Никогда бы не догадался, что эта барабанная дробь — биение человеческого сердца!

— Итак, что мы предпримем? — опять подал голос Андерлол. — Каковы наши возможности?

Непросто говорить о каких-то возможностях; даже задавать какие-то вопросы нелепо. Тем более нелепо на них отвечать. Впрочем, Гром уже все обдумал, потому что у него нашелся ответ:

— Дорадо не сможет переварить это блюдо и попытается от него избавиться. Видите? Он уже проталкивает корабль ближе к выходу.

Он сделал такой вывод, изучая интерполяцию звуковых сигналов старого зонда. Корабль Родни был на дисплее ярким инородным телом, путешествующим по сумрачному тоннелю. Я даже разглядел крыло и корпус и вообразил, что вижу кабину, а в ней нашего злосчастного героя, сидящего в кромешной тьме, зачем-то вцепившись в бесполезный штурвал.

— Оказавшись снаружи, он упадет вниз, — заметил я. — И очень быстро.

Это было очевидно. Они это поняли еще до того, как я это произнес.

— Если подлететь туда на челноке и ждать… — проговорила Блондиночка.

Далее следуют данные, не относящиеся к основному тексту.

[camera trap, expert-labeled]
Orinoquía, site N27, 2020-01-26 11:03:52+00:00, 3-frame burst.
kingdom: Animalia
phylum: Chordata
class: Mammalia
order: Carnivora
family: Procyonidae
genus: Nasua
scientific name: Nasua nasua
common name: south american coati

— Ждать? — бесстрастно повторил Гром и неприязненно поморщился. Окинув ее долгим взглядом, он закончил: — Несерьезно! Не заставите же вы меня подлететь прямо к его… Я хотел сказать, лететь без камуфляжа.

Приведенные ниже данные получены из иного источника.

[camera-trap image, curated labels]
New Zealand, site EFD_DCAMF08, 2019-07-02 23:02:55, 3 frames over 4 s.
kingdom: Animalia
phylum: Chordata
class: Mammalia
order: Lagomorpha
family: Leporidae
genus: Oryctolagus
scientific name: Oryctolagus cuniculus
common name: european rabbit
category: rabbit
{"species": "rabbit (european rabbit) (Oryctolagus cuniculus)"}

— Челноки очень быстро летают, — подсказал Андерлол.

— То есть мне придется ждать, пока дорадо облегчится? Это и есть ваш план?

Блондиночка сидела перед своими дисплеями. Гром стоял справа от нее, я — слева. Вытянув руку, я мог бы прикоснуться к ее плечу. Второй ее кавалер подошел к ней поближе, подчеркивая свою избранность, и объявил:

— Это можно. Подлететь поближе и ждать.

Кабина была полна осязаемых эмоций. Когда мне надоело глазеть на Блондиночку и Грома, я перевел взгляд на Андерлола. Тот таращился на нас троих с брезгливым выражением на лице. Мы внушали ему презрение. Я всерьез подумывал отступиться от этой женщины, отказаться от всяких притязаний на нее. Но стоило мне еще раз взглянуть на мужчину-ребенка, как я в очередной раз возмутился его смазливости, молодости, дурацкому прозвищу и решил не отступать. Не хватало стушеваться перед красавчиком-молокососом!